The Hosting site Rule of 3
Many people have heard of the SaaS Rule of 40. But what about the Hosting site Rule of 3? I don’t know if that’s really the name, because I just made it up. I talk with a lot of enterprise executives about their companies, especially private equity portfolio companies. This means they are often working with software that has been successful for a long time, has achieved product market fit, and was almost certainly designed before the explosion of cloud. I often state, to shocked surprise, that of course:
It’s cheaper to run in 3 data centers than in 2.
That’s impossible? Right? In what universe is 3 less than 2?

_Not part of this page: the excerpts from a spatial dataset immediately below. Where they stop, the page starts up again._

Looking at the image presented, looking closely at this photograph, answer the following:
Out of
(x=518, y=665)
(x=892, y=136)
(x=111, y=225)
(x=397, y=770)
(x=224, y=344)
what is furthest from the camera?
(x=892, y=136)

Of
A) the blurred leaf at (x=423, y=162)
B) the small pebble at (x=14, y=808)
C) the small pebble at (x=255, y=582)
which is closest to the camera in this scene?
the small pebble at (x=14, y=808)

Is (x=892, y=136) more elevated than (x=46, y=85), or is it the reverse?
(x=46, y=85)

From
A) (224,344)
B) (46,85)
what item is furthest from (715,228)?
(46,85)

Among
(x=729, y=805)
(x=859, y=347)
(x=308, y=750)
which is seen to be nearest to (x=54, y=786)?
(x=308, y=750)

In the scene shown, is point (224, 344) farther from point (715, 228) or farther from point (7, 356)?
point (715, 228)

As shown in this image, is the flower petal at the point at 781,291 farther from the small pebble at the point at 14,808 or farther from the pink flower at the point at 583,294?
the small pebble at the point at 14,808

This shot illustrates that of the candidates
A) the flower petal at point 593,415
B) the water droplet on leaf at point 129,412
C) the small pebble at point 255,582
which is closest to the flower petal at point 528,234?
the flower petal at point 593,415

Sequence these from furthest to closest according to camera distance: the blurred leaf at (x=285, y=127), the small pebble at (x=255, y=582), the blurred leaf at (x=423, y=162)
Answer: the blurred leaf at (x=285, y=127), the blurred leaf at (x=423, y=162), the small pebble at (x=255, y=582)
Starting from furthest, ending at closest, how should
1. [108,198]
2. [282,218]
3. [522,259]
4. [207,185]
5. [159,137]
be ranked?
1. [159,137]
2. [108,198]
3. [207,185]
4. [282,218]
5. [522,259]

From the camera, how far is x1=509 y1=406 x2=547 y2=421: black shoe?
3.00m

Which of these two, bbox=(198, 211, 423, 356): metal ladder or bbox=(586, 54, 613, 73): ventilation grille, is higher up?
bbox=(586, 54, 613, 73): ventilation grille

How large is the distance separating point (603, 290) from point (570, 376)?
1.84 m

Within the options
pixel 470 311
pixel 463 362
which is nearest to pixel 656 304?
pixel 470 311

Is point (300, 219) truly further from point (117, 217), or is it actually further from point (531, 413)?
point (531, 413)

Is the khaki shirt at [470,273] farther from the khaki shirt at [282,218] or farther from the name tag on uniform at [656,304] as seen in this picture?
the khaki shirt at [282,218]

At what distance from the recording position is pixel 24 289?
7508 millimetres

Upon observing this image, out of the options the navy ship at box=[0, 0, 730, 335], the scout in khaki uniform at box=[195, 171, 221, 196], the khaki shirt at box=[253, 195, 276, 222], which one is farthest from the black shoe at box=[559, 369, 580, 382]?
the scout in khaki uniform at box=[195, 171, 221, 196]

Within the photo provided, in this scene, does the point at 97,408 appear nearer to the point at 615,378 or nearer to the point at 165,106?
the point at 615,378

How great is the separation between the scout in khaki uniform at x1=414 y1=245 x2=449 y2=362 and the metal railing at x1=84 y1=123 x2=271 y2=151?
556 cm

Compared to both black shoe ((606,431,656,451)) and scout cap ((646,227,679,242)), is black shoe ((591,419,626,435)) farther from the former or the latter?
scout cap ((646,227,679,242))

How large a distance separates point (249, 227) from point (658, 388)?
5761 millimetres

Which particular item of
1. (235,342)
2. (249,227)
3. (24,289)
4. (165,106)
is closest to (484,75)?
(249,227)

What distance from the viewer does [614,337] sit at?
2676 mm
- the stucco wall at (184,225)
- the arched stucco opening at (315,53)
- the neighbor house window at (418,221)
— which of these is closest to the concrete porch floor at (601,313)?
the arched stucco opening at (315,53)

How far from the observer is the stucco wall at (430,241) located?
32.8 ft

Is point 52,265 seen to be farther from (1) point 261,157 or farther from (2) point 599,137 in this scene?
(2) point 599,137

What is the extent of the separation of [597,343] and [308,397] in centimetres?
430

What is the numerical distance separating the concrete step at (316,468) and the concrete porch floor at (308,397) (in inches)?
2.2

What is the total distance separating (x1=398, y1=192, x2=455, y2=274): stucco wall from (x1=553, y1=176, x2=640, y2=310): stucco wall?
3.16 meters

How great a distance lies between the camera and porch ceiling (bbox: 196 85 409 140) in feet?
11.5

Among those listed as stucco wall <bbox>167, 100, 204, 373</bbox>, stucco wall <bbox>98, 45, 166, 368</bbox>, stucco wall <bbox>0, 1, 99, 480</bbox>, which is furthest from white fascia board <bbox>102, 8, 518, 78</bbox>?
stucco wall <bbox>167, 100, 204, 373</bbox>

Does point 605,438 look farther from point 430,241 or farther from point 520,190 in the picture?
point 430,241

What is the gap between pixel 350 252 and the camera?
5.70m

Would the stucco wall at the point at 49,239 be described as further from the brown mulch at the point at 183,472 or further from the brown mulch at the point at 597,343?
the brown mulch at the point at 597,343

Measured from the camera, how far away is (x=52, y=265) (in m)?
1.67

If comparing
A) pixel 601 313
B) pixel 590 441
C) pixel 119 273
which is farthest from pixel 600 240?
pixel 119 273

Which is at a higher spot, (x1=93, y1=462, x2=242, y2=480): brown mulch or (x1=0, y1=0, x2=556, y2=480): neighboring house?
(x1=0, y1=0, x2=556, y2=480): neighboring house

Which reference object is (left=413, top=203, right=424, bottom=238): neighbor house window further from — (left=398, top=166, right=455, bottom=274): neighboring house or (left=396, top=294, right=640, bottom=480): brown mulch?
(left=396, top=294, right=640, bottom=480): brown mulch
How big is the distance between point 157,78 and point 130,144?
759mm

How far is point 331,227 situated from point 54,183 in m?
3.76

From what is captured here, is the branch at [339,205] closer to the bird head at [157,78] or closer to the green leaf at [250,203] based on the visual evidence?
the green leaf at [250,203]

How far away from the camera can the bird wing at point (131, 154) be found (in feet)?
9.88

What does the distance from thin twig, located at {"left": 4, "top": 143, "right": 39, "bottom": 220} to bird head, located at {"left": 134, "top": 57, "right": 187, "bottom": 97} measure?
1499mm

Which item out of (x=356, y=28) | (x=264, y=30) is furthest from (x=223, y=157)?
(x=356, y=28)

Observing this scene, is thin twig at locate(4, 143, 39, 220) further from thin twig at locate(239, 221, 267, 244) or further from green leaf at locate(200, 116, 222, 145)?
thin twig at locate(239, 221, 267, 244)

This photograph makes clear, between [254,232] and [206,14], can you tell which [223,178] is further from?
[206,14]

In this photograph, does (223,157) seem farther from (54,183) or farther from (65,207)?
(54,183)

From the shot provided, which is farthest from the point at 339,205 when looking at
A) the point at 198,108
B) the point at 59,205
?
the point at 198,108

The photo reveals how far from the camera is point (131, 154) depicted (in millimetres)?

Most of those applications were developed at a time when the way to handle failures in an environment was to have a “disaster recovery” site. This means that the primary site would handle all the traffic and if there was ever an adverse event, the site would fail over to the secondary. There were and still are a number of problems with this scenario:
- We need to purchase 200% of capacity and the secondary site is sitting idle doing absolutely nothing. It needs to be fully built out to handle the full website traffic, but often just sits for months or years. An incredible waste of capital.
- Some sites never bother to do the full build out and spend all that capital (understandably). They hope they’ll get the primary site back up before things get “too bad”.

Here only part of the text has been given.